- SOURCE TEXT:
## Start
Encounter a variety of still life artwork from paintings to 3D sculptures.

Paintings of bowls of fruit, flowers, and objects on a table top are imagery commonly associated with classic still life art, but what about a photograph of books with miniature llamas on them, or a chandelier-like sculpture of kitchen and garden utensils? Drawn from the Gallery’s permanent collection, the artworks in this show depict carefully arranged—and sometimes unusual—scenes that reflect on and expand the still life genre.

The exhibition Small Stages considers the range of representation and expression within the genre of art known as still life. The tradition of still life painting encompasses the depiction of domestic objects such as food, bowls, and glassware; floral arrangements; and displays of objects of wealth, curiosity, and symbolic value.
## End
- DIRECTION: Reproduce the passage of the still life exhibition text starting at "Paintings of bowls" and ending at "still life genre.". The lines that come after this text have no connection to it.

- EXCERPTED DATA:
## Start
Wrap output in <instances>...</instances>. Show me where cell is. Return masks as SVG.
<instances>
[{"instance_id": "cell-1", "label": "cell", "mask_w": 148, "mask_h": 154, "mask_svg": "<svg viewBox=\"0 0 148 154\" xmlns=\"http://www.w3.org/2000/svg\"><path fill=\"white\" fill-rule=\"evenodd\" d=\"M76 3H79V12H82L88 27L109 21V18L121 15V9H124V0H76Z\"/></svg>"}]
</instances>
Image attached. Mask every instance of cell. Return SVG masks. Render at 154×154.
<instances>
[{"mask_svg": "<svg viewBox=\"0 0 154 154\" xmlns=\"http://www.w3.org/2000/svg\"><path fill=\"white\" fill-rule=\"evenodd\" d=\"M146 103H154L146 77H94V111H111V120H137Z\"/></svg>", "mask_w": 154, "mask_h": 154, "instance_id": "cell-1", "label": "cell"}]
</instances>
## End
- THE SOLUTION:
Paintings of bowls of fruit, flowers, and objects on a table top are imagery commonly associated with classic still life art, but what about a photograph of books with miniature llamas on them, or a chandelier-like sculpture of kitchen and garden utensils? Drawn from the Gallery’s permanent collection, the artworks in this show depict carefully arranged—and sometimes unusual—scenes that reflect on and expand the still life genre.